The deduction for mortgage points could lower your federal tax obligation. When you pay in advance for points, also known as loan origination points or discount points, the lender will lower your interest rate when you purchase a home. As part of your closing costs, your points may also be tax deductible because mortgage interest is.
You might be able to deduct all of your points in the year you pay them if you claim itemized deductions on Schedule A of IRS Form 1040. Fortunately, whether you or the homeseller paid the points is irrelevant to the IRS. Either way, those points are your deduction, not the sellers’. Tip: Tax law treats mortgage points for a home purchase differently than mortgage points for a refinance. Points on a refinance loan are subtracted over the course of your loan. So, if you paid $1,000 in points for a refinance over ten years, you can deduct $100 annually on Schedule A.
The Fine Print for the Mortgage Points Deduction
Simple but detailed IRS regulations govern mortgage points deductions for home purchases. To deduct the points in the year you pay them, you must pass each of these seven requirements.
1. Your primary residence must be the object of your mortgage, which must be used to purchase or construct it. The place you live most of the time is your primary residence. Your primary residence can be a house, a trailer, or a boat as long as it has a kitchen, a bathroom, and space for sleeping.
You must subtract the points you paid for a second home over the course of your loan.
2. Paying points must be an accepted form of payment in your community. And the amount can’t exceed the percentage normally charged. You cannot pay 10 points and then subtract them if the majority of people in your area only pay one or two points.
3. Your points have to be legitimate. Your lender cannot declare other items such as property taxes, title fees, attorney fees, appraisal fees, inspection fees, or inspection fees as “points” and subtract them from your loan.
4. You must pay the points directly. In other words, you couldn’t have gotten a loan from your lender to pay them. Any points paid by the seller will be regarded as your direct payment.
Additionally, as long as the sums you pay, such as a down payment or earnest money deposit, are equal to or greater than the points, they are regarded as funds that you have personally paid.
Say you put $10,000 down and pay $1,000 in points. Your points are covered because the downpayment exceeds the points, so if you itemize deductions, you can write them off. If you put no money down but paid one point instead, the $1,000 wouldn’t be deductible as a mortgage point.
5. You must calculate your points as a percentage of your mortgage. One point costs 1% of your mortgage balance, or $1,000, for a mortgage of $100,000.
6. The points must appear as “points” on your settlement disclosure statement. They might be described as discount points or loan origination points in the listing
If you pass tests one through five above, you can also fully deduct the points you pay (for the year paid) on a loan to upgrade your primary residence.
Where to Deduct Points
Having determined that your points are deductible, here is how to do so:
Your lender will send you a Form 1098. Look in Box 2 to find the points paid for your loan.
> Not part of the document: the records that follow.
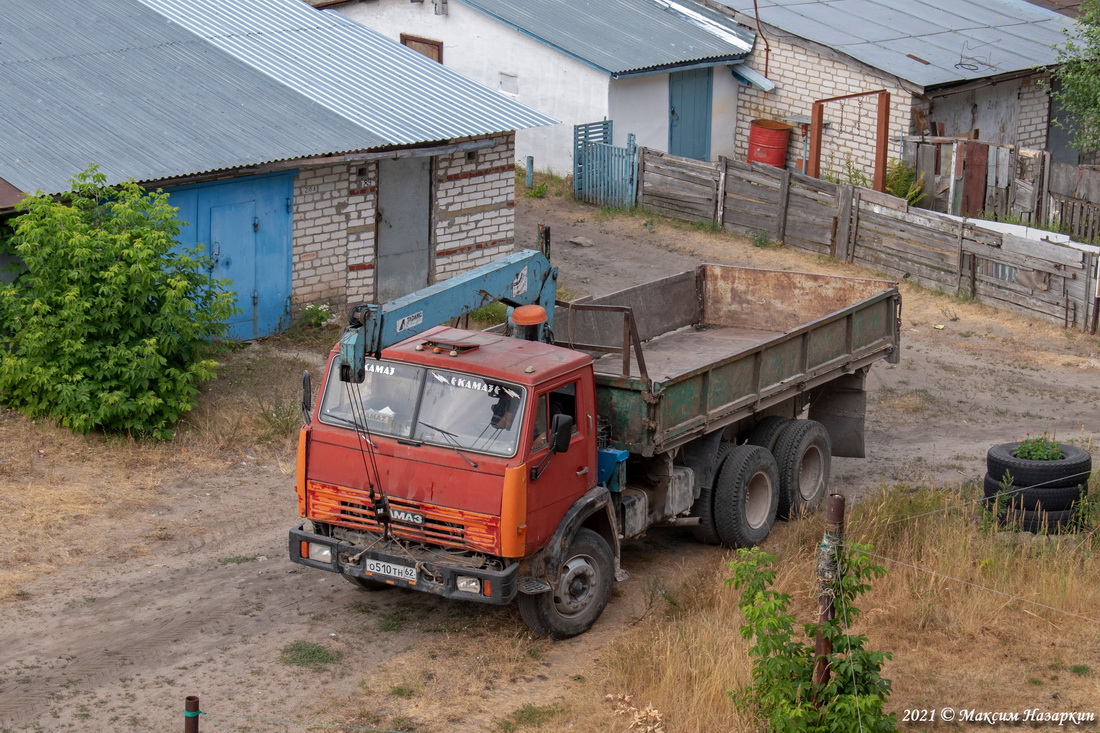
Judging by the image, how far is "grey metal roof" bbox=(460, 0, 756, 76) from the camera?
80.3 ft

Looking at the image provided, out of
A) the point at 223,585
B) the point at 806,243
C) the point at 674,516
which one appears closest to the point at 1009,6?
the point at 806,243

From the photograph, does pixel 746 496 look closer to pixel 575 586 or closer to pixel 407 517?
pixel 575 586

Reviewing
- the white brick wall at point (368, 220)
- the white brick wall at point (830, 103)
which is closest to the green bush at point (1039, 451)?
the white brick wall at point (368, 220)

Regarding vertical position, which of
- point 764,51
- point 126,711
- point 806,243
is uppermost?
point 764,51

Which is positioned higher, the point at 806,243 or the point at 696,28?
the point at 696,28

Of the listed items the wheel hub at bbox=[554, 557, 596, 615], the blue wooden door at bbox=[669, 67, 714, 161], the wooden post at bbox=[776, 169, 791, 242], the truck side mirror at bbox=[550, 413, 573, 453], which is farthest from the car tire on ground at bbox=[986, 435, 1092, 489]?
the blue wooden door at bbox=[669, 67, 714, 161]

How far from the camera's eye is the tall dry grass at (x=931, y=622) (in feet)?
28.2

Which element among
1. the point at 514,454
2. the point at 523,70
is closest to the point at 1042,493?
the point at 514,454

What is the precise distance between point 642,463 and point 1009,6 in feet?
69.0

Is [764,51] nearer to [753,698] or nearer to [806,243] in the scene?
[806,243]

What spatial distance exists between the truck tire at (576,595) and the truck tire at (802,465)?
8.11ft

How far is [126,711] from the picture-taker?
8508 millimetres

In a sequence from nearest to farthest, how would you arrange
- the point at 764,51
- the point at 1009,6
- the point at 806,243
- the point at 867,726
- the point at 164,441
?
the point at 867,726, the point at 164,441, the point at 806,243, the point at 764,51, the point at 1009,6

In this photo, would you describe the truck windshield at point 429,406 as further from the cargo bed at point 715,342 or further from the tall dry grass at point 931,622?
the tall dry grass at point 931,622
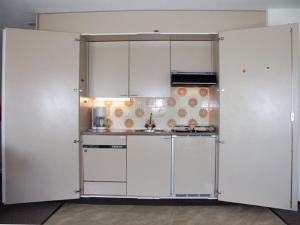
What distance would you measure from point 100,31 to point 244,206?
2.89 metres

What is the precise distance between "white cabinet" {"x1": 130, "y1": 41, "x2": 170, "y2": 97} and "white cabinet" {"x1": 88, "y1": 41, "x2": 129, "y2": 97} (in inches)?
4.4

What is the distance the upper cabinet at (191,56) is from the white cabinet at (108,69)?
2.24 ft

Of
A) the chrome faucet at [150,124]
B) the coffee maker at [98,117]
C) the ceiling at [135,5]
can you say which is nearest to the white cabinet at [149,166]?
the chrome faucet at [150,124]

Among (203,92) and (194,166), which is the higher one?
(203,92)

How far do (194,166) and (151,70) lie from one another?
142cm

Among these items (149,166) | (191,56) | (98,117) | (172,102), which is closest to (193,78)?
(191,56)

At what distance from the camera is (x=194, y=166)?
3133 mm

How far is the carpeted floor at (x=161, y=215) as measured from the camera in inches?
107

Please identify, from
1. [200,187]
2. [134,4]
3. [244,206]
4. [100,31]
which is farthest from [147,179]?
[134,4]

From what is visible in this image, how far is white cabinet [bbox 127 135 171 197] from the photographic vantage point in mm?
3146

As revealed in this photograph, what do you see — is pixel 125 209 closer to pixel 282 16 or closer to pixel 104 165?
pixel 104 165

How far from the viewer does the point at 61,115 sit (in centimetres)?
306

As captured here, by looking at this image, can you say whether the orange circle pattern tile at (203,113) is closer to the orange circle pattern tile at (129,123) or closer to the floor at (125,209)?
the orange circle pattern tile at (129,123)

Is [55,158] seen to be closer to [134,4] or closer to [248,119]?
[134,4]
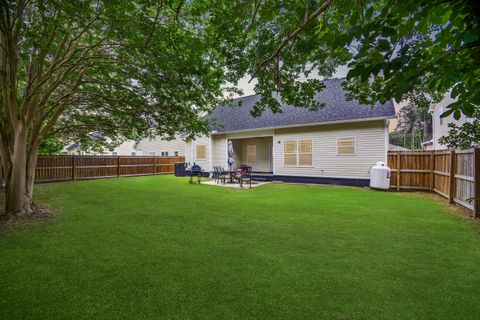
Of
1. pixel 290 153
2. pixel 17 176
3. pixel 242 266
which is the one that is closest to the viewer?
pixel 242 266

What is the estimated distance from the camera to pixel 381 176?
10.4 meters

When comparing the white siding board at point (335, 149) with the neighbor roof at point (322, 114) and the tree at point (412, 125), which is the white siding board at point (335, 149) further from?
the tree at point (412, 125)

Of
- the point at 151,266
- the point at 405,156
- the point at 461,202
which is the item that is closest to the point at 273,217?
the point at 151,266

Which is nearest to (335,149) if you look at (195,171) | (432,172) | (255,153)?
(432,172)

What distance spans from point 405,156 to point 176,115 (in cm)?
961

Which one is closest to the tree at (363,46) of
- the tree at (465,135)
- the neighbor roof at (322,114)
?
the tree at (465,135)

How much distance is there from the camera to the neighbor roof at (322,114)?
446 inches

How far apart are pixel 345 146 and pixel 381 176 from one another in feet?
7.48

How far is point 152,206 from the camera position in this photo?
24.3 feet

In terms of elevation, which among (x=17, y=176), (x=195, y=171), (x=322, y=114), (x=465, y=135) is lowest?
(x=195, y=171)

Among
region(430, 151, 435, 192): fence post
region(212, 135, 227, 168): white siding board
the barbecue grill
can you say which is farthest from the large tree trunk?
region(430, 151, 435, 192): fence post

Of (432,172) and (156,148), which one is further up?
(156,148)

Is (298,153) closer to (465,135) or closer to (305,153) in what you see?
(305,153)

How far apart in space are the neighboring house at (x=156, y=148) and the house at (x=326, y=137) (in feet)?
33.7
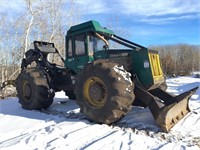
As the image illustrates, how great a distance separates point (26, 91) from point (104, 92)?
3138mm

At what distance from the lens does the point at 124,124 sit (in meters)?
5.88

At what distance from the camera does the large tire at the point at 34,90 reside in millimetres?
7672

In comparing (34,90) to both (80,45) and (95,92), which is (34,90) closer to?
(80,45)

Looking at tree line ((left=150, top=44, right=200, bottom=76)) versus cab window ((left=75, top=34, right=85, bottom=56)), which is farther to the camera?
tree line ((left=150, top=44, right=200, bottom=76))

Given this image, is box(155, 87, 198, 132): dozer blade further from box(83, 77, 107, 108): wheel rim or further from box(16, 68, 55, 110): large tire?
box(16, 68, 55, 110): large tire

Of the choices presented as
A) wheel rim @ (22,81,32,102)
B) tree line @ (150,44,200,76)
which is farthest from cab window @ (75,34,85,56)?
tree line @ (150,44,200,76)

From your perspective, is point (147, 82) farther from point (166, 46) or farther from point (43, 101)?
point (166, 46)

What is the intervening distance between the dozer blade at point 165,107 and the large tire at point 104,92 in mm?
445

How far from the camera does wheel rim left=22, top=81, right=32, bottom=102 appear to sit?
7.98 metres

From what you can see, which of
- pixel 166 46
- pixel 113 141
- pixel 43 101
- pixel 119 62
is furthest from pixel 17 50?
pixel 113 141

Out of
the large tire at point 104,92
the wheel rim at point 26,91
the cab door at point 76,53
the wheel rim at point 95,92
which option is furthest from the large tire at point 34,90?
the wheel rim at point 95,92

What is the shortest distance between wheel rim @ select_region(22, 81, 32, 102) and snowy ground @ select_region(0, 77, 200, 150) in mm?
960

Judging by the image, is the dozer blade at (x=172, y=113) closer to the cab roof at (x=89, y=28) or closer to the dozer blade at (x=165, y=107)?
the dozer blade at (x=165, y=107)

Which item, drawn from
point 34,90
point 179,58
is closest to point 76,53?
point 34,90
Look on the settlement disclosure you received at closing if you don’t receive a Form 1098. Depending on who paid the points, the points will appear on that form in the sections outlining your costs or the sellers’ costs.
Report your points on Schedule A of IRS Form 1040.
There are Two Things Related to Points You Can’t Deduct:
1. Interest buy-downs your builder paid
As a buyer incentive, some builders deposit funds in escrow accounts, which the lender draws from each month to help you pay your mortgage. Even though the money is used to pay interest and is prepaid, those aren’t considered points. The funds that the builder placed in that escrow account are not deductible.
2. Interest payments from government programs
You can’t deduct points paid by a federal, state, or local program, such as the federal Hardest Hit Fund, to help you if you’re experiencing financial trouble.
How do I claim mortgage points on my taxes?
Mortgage points are deductible as an itemized expense on Schedule A of Form 1040. The specifics are as follows: Typically, your lender will send you Form 1098, which details how much you spent on points and interest for your mortgage during the year. Transfer this sum to line 8a of Schedule A of Form 1040.
Are mortgage points on a refinance tax deductible?
When you pay off the loan if you refinance with a new lender, you can deduct the remaining mortgage points. However, you must subtract the remaining points over the course of the new loan if you refinance with the same lender. You might be able to deduct the points you’ve already paid.
Can I deduct PMI on my taxes 2022?
The deduction for private mortgage insurance (PMI) won’t be carried over to the tax year 2022, so I can’t claim it on my 2022 return.
What mortgage items are tax deductible?
Usually, only payments for mortgage interest, buying points, or property taxes qualify as tax deductions for closing costs. Other closing costs are not. These include: Abstract fees.